Problem 1. In the passage on printing devices with multiple print heads, reproduce the section starting at "An object of" and ending at "be easily resolved.", replacing "carriage" with "frame".
Problem 2. Carry on the passage about printing devices with multiple print heads from the point where it stops.

*** Selected text ***

However, printing devices equipped with multiple print heads have a problem in that in the event of malfunction of some of the print heads or of a constituent element thereof such as the drive control circuit, it can be very difficult to fix the malfunction. Another problem with multiple print heads is how to transmit signals among the drive circuits of the several print heads.
An object of the present invention is to provide a technique for use in a printing device whose carriage has plurality of print heads mounted thereon, whereby malfunction of constituent elements associated with print heads can be easily resolved.
In order to attain at least part the above and other related objects of the present invention, there is provided a printing device for effecting printing by ejecting ink from print head. The printing device comprises a plurality of head unit mountable positions on which a plurality of head units are mountable. Each head unit includes a predetermined number of print heads equal to one or greater, and a plurality of drive controllers for driving the predetermined number of print heads. Each head unit is individually installed and uninstalled on the printing device.
In one embodiment, a plurality of mountable positions for data processors each transferring data to a corresponding one of the drive controllers are also prepared in the printing device. Each data processor and each corresponding drive controller are interconnected by a flexible cable that includes a clock signal line for transmitting a clock signal, a flag signal line for transmitting a flag signal, and a serial data line for transferring serial data.
The present invention may be reduced to practice in various embodiments, such as, for example, a printing method and printing device; a print control method and print control device; a computer program for realizing any of the aforementioned methods and devices; a recording medium having recorded thereon such a computer program; and a data signal embodied in a carrier wave, including such a computer program.
These and other objects, features, aspects, and advantages of the present invention will become more apparent from the following detailed description of the preferred embodiments with the accompanying drawings.

*** Information provided ***

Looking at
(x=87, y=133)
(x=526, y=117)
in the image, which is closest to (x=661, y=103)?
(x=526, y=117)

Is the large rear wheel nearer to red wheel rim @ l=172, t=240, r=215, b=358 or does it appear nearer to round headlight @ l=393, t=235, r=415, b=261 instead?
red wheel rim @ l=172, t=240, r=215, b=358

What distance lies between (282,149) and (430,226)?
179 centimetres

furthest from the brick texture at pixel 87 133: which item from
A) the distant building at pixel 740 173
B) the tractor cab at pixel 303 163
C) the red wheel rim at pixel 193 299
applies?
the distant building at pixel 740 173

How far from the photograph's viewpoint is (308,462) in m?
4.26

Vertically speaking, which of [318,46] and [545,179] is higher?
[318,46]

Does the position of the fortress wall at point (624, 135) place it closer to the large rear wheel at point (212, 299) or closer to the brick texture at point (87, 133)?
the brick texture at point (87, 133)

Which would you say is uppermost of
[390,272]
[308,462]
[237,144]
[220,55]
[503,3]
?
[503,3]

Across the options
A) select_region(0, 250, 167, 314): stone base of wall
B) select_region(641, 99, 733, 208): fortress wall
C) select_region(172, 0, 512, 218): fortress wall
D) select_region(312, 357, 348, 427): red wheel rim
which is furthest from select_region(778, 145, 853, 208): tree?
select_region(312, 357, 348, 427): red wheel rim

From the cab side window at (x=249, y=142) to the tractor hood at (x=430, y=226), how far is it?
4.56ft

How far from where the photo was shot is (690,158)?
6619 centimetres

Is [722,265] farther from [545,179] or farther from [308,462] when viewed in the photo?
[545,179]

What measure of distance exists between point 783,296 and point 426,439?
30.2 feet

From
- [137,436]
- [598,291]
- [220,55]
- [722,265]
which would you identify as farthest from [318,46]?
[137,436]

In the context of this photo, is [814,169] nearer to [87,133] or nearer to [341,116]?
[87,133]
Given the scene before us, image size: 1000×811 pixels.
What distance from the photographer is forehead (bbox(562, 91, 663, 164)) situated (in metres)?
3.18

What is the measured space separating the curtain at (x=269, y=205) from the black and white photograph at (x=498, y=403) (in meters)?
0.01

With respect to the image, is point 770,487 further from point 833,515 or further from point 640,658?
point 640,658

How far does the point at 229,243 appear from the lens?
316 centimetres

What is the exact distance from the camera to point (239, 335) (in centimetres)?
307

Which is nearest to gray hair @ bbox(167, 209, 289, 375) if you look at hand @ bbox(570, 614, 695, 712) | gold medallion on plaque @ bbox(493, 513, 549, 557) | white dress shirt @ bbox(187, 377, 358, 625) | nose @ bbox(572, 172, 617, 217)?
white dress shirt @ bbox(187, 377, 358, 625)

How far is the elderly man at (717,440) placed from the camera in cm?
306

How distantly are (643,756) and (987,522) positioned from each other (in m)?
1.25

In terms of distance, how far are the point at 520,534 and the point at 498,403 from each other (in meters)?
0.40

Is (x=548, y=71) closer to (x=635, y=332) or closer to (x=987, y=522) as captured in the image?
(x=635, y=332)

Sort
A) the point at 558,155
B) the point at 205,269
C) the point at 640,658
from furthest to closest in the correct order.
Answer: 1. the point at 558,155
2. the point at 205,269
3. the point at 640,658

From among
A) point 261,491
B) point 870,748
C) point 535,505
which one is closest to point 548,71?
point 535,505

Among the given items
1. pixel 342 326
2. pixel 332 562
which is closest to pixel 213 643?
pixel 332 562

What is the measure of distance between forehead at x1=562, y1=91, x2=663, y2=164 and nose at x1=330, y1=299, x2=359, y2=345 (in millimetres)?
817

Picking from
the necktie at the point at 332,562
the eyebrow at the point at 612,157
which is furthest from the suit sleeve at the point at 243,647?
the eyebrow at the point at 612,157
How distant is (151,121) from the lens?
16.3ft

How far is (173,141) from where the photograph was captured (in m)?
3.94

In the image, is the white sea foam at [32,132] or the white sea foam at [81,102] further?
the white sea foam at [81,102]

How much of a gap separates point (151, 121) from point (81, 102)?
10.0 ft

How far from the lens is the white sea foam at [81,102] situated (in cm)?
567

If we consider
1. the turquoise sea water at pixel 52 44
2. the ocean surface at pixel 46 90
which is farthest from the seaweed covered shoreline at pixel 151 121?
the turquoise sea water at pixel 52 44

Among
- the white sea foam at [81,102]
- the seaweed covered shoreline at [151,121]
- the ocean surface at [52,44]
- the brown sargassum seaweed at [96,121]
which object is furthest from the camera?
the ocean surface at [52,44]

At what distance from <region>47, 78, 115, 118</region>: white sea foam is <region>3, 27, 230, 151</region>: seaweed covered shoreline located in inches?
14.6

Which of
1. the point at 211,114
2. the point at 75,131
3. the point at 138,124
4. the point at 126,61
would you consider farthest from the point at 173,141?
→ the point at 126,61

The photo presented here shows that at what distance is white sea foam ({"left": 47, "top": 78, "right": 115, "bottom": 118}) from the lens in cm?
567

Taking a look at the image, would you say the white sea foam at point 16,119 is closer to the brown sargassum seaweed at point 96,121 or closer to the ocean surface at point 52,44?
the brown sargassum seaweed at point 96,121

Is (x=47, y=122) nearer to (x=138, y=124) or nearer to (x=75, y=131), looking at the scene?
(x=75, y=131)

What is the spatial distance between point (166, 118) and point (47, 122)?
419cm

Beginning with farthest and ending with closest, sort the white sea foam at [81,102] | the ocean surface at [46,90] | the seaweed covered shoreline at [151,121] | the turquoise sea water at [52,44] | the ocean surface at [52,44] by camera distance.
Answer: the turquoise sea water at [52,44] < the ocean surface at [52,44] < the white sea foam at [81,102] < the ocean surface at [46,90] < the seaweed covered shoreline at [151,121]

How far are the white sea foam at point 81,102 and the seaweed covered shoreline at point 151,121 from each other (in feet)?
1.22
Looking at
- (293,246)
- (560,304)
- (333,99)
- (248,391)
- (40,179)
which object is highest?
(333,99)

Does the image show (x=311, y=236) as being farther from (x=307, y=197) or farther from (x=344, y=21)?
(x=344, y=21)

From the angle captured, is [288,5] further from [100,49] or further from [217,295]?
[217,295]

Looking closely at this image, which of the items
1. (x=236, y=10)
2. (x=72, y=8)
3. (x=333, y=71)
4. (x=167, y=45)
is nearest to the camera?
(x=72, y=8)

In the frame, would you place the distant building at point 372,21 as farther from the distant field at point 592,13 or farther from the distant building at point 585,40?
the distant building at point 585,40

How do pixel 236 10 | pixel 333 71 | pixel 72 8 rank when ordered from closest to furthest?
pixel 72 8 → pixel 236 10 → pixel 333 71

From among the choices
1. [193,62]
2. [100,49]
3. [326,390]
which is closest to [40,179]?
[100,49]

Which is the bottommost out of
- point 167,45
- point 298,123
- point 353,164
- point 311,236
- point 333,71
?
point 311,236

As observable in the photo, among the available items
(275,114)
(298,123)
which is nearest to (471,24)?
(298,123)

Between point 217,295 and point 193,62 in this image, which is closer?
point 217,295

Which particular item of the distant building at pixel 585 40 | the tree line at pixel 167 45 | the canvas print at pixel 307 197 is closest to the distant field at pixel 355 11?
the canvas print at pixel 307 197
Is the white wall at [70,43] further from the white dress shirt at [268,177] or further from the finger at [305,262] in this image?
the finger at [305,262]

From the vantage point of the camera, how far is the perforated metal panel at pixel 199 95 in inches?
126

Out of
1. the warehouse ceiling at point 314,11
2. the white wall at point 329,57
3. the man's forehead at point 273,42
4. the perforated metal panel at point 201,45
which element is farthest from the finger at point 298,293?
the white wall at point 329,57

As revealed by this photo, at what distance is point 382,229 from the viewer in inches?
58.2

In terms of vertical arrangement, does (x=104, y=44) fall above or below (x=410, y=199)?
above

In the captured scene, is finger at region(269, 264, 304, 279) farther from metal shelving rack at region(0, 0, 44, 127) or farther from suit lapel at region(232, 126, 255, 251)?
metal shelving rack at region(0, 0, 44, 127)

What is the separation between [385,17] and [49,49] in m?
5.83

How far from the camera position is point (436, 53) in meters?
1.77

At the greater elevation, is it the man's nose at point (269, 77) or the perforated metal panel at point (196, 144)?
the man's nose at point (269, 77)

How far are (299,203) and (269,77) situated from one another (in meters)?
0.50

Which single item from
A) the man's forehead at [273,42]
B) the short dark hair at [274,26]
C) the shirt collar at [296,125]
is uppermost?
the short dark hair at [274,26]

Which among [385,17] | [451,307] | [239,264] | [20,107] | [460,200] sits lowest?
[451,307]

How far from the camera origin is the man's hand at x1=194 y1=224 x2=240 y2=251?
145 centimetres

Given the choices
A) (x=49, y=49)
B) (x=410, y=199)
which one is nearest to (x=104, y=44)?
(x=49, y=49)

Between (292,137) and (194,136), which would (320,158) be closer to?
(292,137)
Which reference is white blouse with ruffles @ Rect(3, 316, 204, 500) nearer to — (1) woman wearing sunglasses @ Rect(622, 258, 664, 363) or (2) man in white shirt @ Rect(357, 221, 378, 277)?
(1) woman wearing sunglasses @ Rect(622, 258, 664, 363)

***

Expected output 1.
An object of the present invention is to provide a technique for use in a printing device whose frame has plurality of print heads mounted thereon, whereby malfunction of constituent elements associated with print heads can be easily resolved.

Expected output 2.
Embodiments of the present invention shall be described hereinbelow through examples given in the following order.
A. Overall Arrangement of the Device:
Paper feed section 210 comprises a roll paper holder 211 in which a roll of printer paper P can be installed. Roll paper holder 211 comprises a spindle 212 for holding the roll of paper, and a first spindle bearing 213 and second spindle bearing 214 across which spindle 212 can be detachably installed. The two spindle bearings 213, 214 are disposed on two support posts 215 provided in the upper portion of printer 200. Once a roll of paper has been installed in the center of spindle 212, it is installed with its two ends mounted in first spindle bearing 213 and second spindle bearing 214.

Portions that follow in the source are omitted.